Hinterland. Marie Voignier. 2009, 49 minutes.
Un énorme dôme d’acier s’élève sur l’immensité plate et vide de la campagne à 70 kilomètres de Berlin. Il abrite une île tropicale, avec sa mer, sa plage, des cocotiers et les petites cabanes pour héberger les touristes. Des touristes de tous les pays, mais surtout des allemands et des polonais. Le triomphe du tourisme moderne. Des vacances au soleil et dans la chaleur d’un été éternel pour ceux qui vivent dans le froid et le brouillard.

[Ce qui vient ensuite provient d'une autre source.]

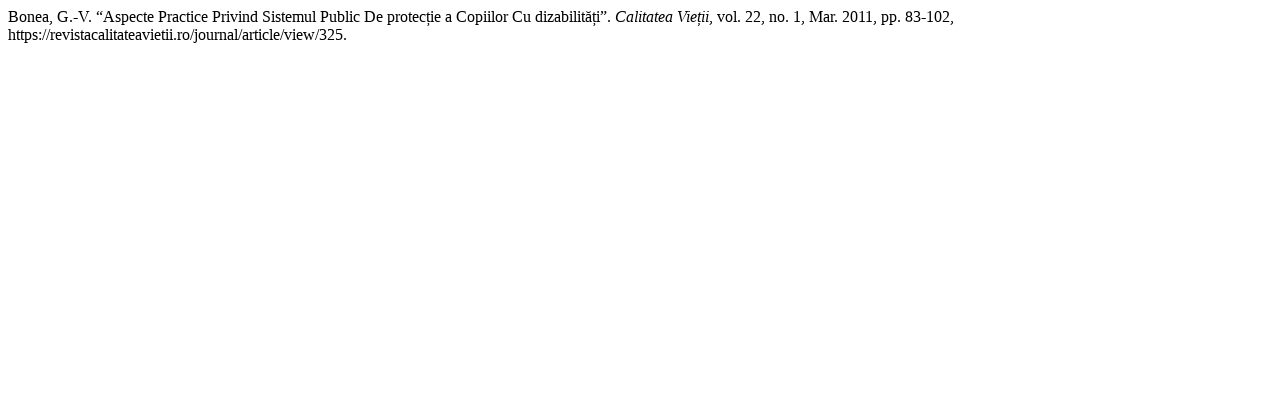

--- FILE ---
content_type: text/html; charset=UTF-8
request_url: https://revistacalitateavietii.ro/journal/citationstylelanguage/get/modern-language-association?submissionId=325&publicationId=325
body_size: 246
content:
<div class="csl-bib-body">
  <div class="csl-entry">Bonea, G.-V. “Aspecte Practice Privind Sistemul Public De protecție a Copiilor Cu dizabilități”. <i>Calitatea Vieții</i>, vol. 22, no. 1, Mar. 2011, pp. 83-102, https://revistacalitateavietii.ro/journal/article/view/325.</div>
</div>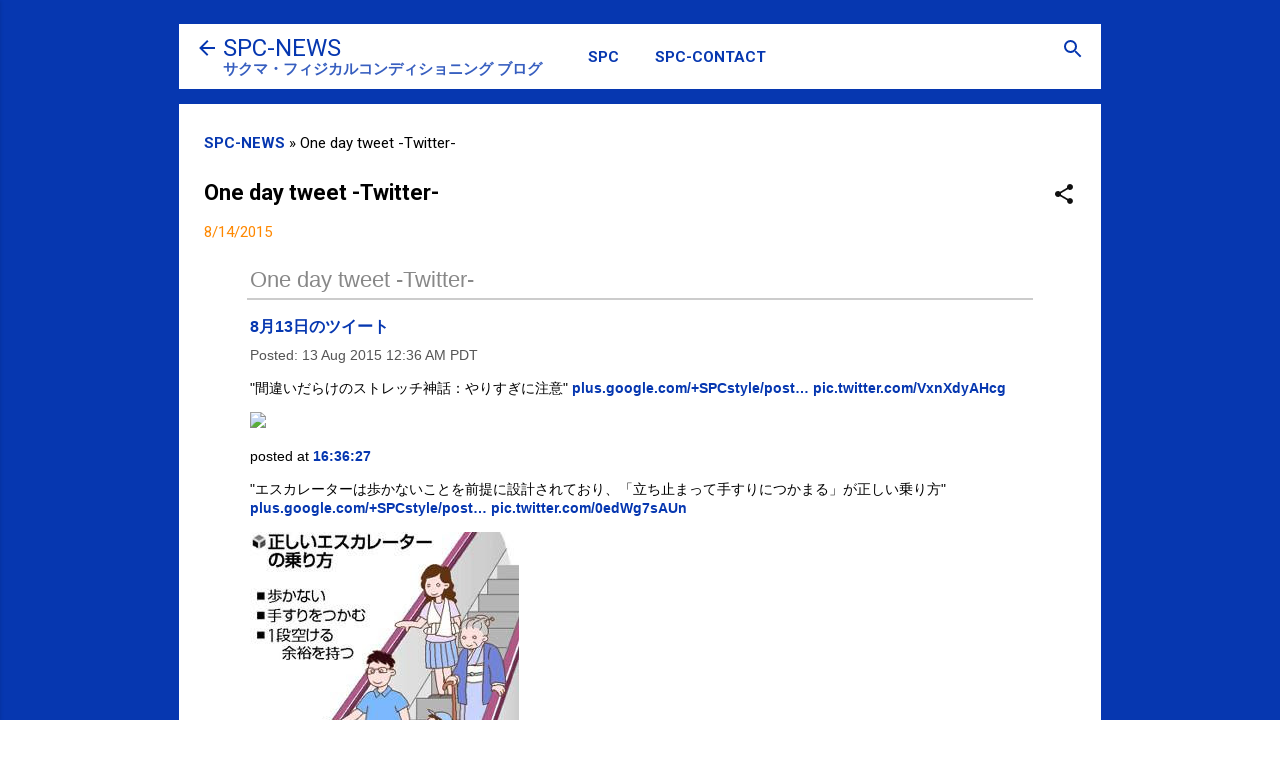

--- FILE ---
content_type: text/html; charset=utf-8
request_url: https://www.google.com/recaptcha/api2/aframe
body_size: 267
content:
<!DOCTYPE HTML><html><head><meta http-equiv="content-type" content="text/html; charset=UTF-8"></head><body><script nonce="EbKlrIDAlKn3cy0eG23PSQ">/** Anti-fraud and anti-abuse applications only. See google.com/recaptcha */ try{var clients={'sodar':'https://pagead2.googlesyndication.com/pagead/sodar?'};window.addEventListener("message",function(a){try{if(a.source===window.parent){var b=JSON.parse(a.data);var c=clients[b['id']];if(c){var d=document.createElement('img');d.src=c+b['params']+'&rc='+(localStorage.getItem("rc::a")?sessionStorage.getItem("rc::b"):"");window.document.body.appendChild(d);sessionStorage.setItem("rc::e",parseInt(sessionStorage.getItem("rc::e")||0)+1);localStorage.setItem("rc::h",'1768680834219');}}}catch(b){}});window.parent.postMessage("_grecaptcha_ready", "*");}catch(b){}</script></body></html>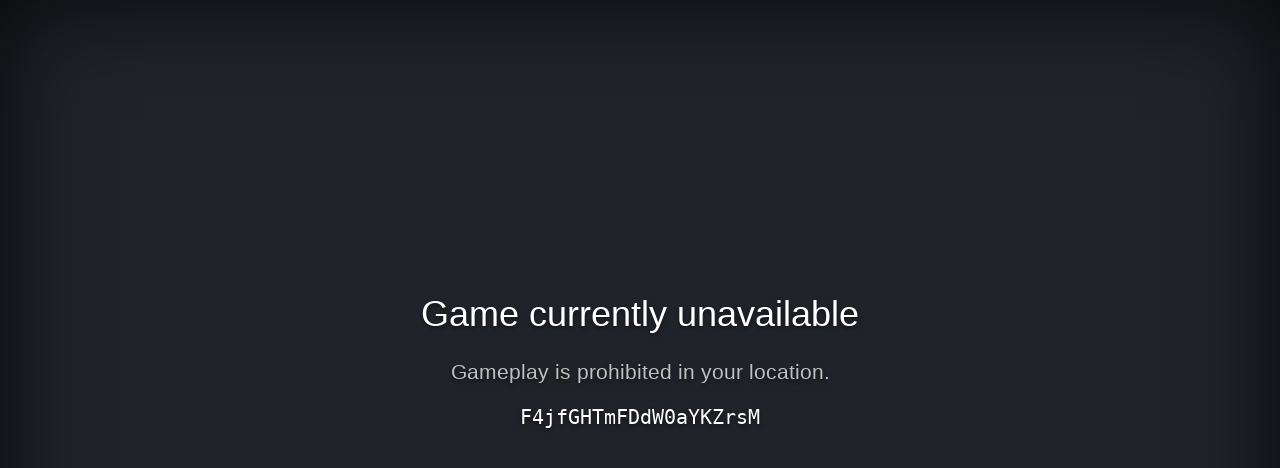

--- FILE ---
content_type: text/html; charset=utf-8
request_url: https://launcher-eu1.fh8labs.com/games/error_page?message=Gameplay+is+prohibited+in+your+location.&request_id=F4jfGHTmFDdW0aYKZrsM
body_size: 3435
content:
<!DOCTYPE html>
<html lang="en">
<head>
    <meta charset="utf-8" /><meta http-equiv="X-UA-Compatible" content="IE=edge" /><meta name="viewport" content="width=device-width, initial-scale=1" />
    <title>Game currently unavailable</title>
    <style type="text/css">html{font-family:sans-serif;line-height:1.15;-ms-text-size-adjust:100%;-webkit-text-size-adjust:100%}body{margin:0}article,aside,footer,header,nav,section{display:block}h1{font-size:2em;margin:.67em 0}figcaption,figure,main{display:block}figure{margin:1em 40px}hr{box-sizing:content-box;height:0;overflow:visible}pre{font-family:monospace,monospace;font-size:1em}a{background-color:transparent;-webkit-text-decoration-skip:objects}a:active,a:hover{outline-width:0}abbr[title]{border-bottom:none;text-decoration:underline;text-decoration:underline dotted}b,strong{font-weight:inherit}b,strong{font-weight:bolder}code,kbd,samp{font-family:monospace,monospace;font-size:1em}dfn{font-style:italic}mark{background-color:#ff0;color:#000}small{font-size:80%}sub,sup{font-size:75%;line-height:0;position:relative;vertical-align:baseline}sub{bottom:-.25em}sup{top:-.5em}audio,video{display:inline-block}audio:not([controls]){display:none;height:0}img{border-style:none}svg:not(:root){overflow:hidden}button,input,optgroup,select,textarea{font-family:sans-serif;font-size:100%;line-height:1.15;margin:0}button,input{overflow:visible}button,select{text-transform:none}[type=reset],[type=submit],button,html [type=button]{-webkit-appearance:button}[type=button]::-moz-focus-inner,[type=reset]::-moz-focus-inner,[type=submit]::-moz-focus-inner,button::-moz-focus-inner{border-style:none;padding:0}[type=button]:-moz-focusring,[type=reset]:-moz-focusring,[type=submit]:-moz-focusring,button:-moz-focusring{outline:1px dotted ButtonText}fieldset{border:1px solid silver;margin:0 2px;padding:.35em .625em .75em}legend{box-sizing:border-box;color:inherit;display:table;max-width:100%;padding:0;white-space:normal}progress{display:inline-block;vertical-align:baseline}textarea{overflow:auto}[type=checkbox],[type=radio]{box-sizing:border-box;padding:0}[type=number]::-webkit-inner-spin-button,[type=number]::-webkit-outer-spin-button{height:auto}[type=search]{-webkit-appearance:textfield;outline-offset:-2px}[type=search]::-webkit-search-cancel-button,[type=search]::-webkit-search-decoration{-webkit-appearance:none}::-webkit-file-upload-button{-webkit-appearance:button;font:inherit}details,menu{display:block}summary{display:list-item}canvas{display:inline-block}template{display:none}[hidden]{display:none}body,html{width:100%;height:100%;background-color:#21232a}body{color:#fff;text-align:center;text-shadow:0 2px 4px rgba(0,0,0,.5);padding:0;min-height:100%;-webkit-box-shadow:inset 0 0 100px rgba(0,0,0,.8);box-shadow:inset 0 0 100px rgba(0,0,0,.8);display:table;font-family:"Open Sans",Arial,sans-serif}h1{font-family:inherit;font-weight:500;line-height:1.1;color:inherit;font-size:36px}h1 small{font-size:68%;font-weight:400;line-height:1;color:#777}a{text-decoration:none;color:#fff;font-size:inherit;border-bottom:dotted 1px #707070}.lead{color:silver;font-size:21px;line-height:1.4}.cover{display:table-cell;vertical-align:middle;padding:0 20px}footer{position:fixed;width:100%;height:40px;left:0;bottom:0;color:#a0a0a0;font-size:14px}</style>
</head>
<body>
  <div class="cover">
    <h1>Game currently unavailable</h1>
    <p class="lead">Gameplay is prohibited in your location.</p>
<p style='font-family: monospace;font-size: 1.5em;'>F4jfGHTmFDdW0aYKZrsM</p>
  </div>
</body>
</html>
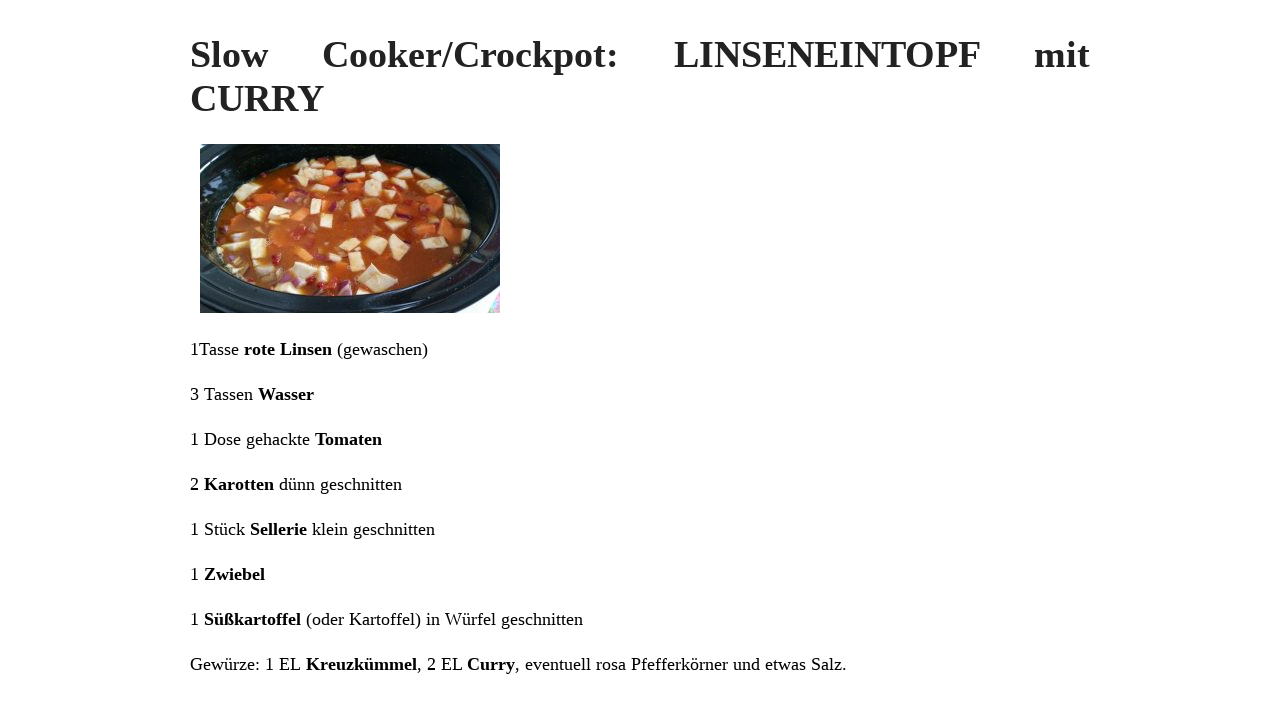

--- FILE ---
content_type: text/html; charset=UTF-8
request_url: https://www.veganwerden.info/slow-cooker-crockpot-linseneintopf-mit-curry/?print=print
body_size: 980
content:
<html>
			<head><html>
			<head><title>Slow Cooker/Crockpot: LINSENEINTOPF mit CURRY - Veganwerden</title><link type="text/css" rel="stylesheet" href="https://www.veganwerden.info/wp-content/plugins/pdf-print/css/default.css" media="all" /><html>
			<head><html>
			<head><title>Slow Cooker/Crockpot: LINSENEINTOPF mit CURRY - Veganwerden</title><link type="text/css" rel="stylesheet" href="https://www.veganwerden.info/wp-content/plugins/pdf-print/css/default.css" media="all" /></head>
				<body class="pdfprnt_print ltr"><div id="content"><style> a {text-decoration: none; color:#000000 !important; } </style>					<div class="post">
						<div class="entry-header"><h1 class="entry-title">Slow Cooker/Crockpot: LINSENEINTOPF mit CURRY</h1></div><div class="postmetadata"></div>						<div class="entry-content"><p><a href="https://www.veganwerden.info/wp-content/uploads/2019/01/20190103_090623_1546589847673_resized.jpg"><img class="alignnone size-medium wp-image-1640" src="https://www.veganwerden.info/wp-content/uploads/2019/01/20190103_090623_1546589847673_resized-300x169.jpg" alt="" width="300" height="169" /></a></p>
<p>1Tasse <strong>rote Linsen</strong> (gewaschen)</p>
<p>3 Tassen <strong>Wasser</strong></p>
<p>1 Dose gehackte <strong>Tomaten</strong></p>
<p>2 <strong>Karotten</strong> dünn geschnitten</p>
<p>1 Stück <strong>Sellerie</strong> klein geschnitten</p>
<p>1 <strong>Zwiebel</strong></p>
<p>1 <strong>Süßkartoffel</strong> (oder Kartoffel) in Würfel geschnitten</p>
<p>Gewürze: 1 EL<strong> Kreuzkümmel</strong>, 2 EL <strong>Curry</strong>, eventuell rosa Pfefferkörner und etwas Salz.</p>
<p>&nbsp;</p>
<p>Alles in den Keramik-Topf geben, durchmischen und dann auf höchster Stufe für 5-6 Stunden garen lassen.</p>
<p>&nbsp;</p>
<p><a href="https://www.veganwerden.info/wp-content/uploads/2019/01/20190103_203305_1546589849852_resized.jpg"><img class="alignnone size-medium wp-image-1641" src="https://www.veganwerden.info/wp-content/uploads/2019/01/20190103_203305_1546589849852_resized-300x169.jpg" alt="" width="300" height="169" /></a><div class='osd-sms-wrapper'><div class='osd-sms-title'>Share this:</div><div class='osd-sms-icon-button osd-no-custom-icon'><a class='osd-sms-link' data-platform='pinterest' target='_blank' title='Click to share on Pinterest' href='#' data-url='https://www.pinterest.com/pin/create/button/?url=https%3A%2F%2Fwww.veganwerden.info%2Fslow-cooker-crockpot-linseneintopf-mit-curry%2F%3Fprint%3Dprint&amp;description=Slow+Cooker%2FCrockpot%3A+LINSENEINTOPF+mit+CURRY&amp;media=' rel='nofollow'></a></div><div class='osd-sms-icon-button osd-no-custom-icon'><a class='osd-sms-link' data-platform='google' target='_blank' title='Click to share on Google' href='#' data-url='https://plus.google.com/share?url=https%3A%2F%2Fwww.veganwerden.info%2Fslow-cooker-crockpot-linseneintopf-mit-curry%2F%3Fprint%3Dprint' rel='nofollow'></a></div><div class='osd-sms-icon-button osd-no-custom-icon'><a class='osd-sms-link' data-platform='twitter' target='_blank' title='Click to share on Twitter' href='#' data-url='https://twitter.com/intent/tweet?text=Slow+Cooker%2FCrockpot%3A+LINSENEINTOPF+mit+CURRY&amp;url=https%3A%2F%2Fwww.veganwerden.info%2Fslow-cooker-crockpot-linseneintopf-mit-curry%2F%3Fprint%3Dprint' rel='nofollow'></a></div><div class='osd-sms-icon-button osd-no-custom-icon'><a class='osd-sms-link' data-platform='facebook' target='_blank' title='Click to share on Facebook' href='#' data-url='https://www.facebook.com/sharer/sharer.php?u=https%3A%2F%2Fwww.veganwerden.info%2Fslow-cooker-crockpot-linseneintopf-mit-curry%2F%3Fprint%3Dprint' rel='nofollow'></a></div><div class='osd-sms-icon-button osd-no-custom-icon'><a class='osd-sms-link' data-platform='email' target='_self' title='Click to share by Email' href='#' data-url='mailto:someone%40example.com?subject=Slow%20Cooker%2FCrockpot%3A%20LINSENEINTOPF%20mit%20CURRY&amp;body=https%3A%2F%2Fwww.veganwerden.info%2Fslow-cooker-crockpot-linseneintopf-mit-curry%2F' rel='nofollow'></a></div></div></p>
</div>
					</div>
					</div></body>
		</html>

Marie Voignier filme ce projet titanesque de façon très simple, sans effet grandiloquent, comme s’il s’agissait d’un village de vacances comme il peut en exister un peu partout dans le monde. Des panoramiques très lents sur la végétation, des travellings avant dans les allées comme si on effectuait une simple promenade à pied ou des plans fixes sur l’étendue d’eau d’un bleu uniforme se confondant avec celui du ciel où les nuages sont immobiles, toujours à la même place. Pas de bruit, pas de cris ou d’éclats de voix, tout est fait pour le repos et la détente, ce que ces images si banales évoquent parfaitement. Elle retrace l’historique du projet grâce à des interviews des principaux responsables actuels. Du temps de la RDA, il y avait là un immense terrain d’aviation. Puis, après la chute du mur, une entreprise transforma les entrepôts en usine de fabrication de zeppelins. Un projet déjà de grande ampleur mais qui ne résista pas à une forte tempête destructrice. Puis vinrent les promoteurs touristiques et leur réalisation semble maintenant parfaitement viable économiquement. Ce dont se réjouissent les membres de la direction interrogés, ajoutant au passage l’évocation d’une philosophie d’entreprise pacifiste et d’un hédonisme quelque peu naïf.

En contre-point de la douceur acidulée de Tropical Island, la cinéaste filme le village tout proche avec ses rues et son épicerie bureau de tabac qui sont restées identiques à ce qu’elles étaient avant. Deux vieilles dames, qui parlent parfois en même temps, évoquent ce changement dans leur paysage quotidien. L’île, elles y sont allées quelques fois avec leurs petits-enfants, mais pas question de s’y baigner.

Hinterland montre sur cet exemple concret les évolutions de l’Allemagne réunifiée. En dehors de l’arrivée des cars de touristes rien ne semble avoir vraiment changé pour la population. Le rêve et l’illusion d’un côté, mais de l’autre la réalité n’est pas toujours aussi réjouissante, comme le prouve l’évocation par le pasteur du village du passage à tabac de son fils par des jeunes se réclamant de l’extrême droite. L’Allemagne a encore ses vieux démons.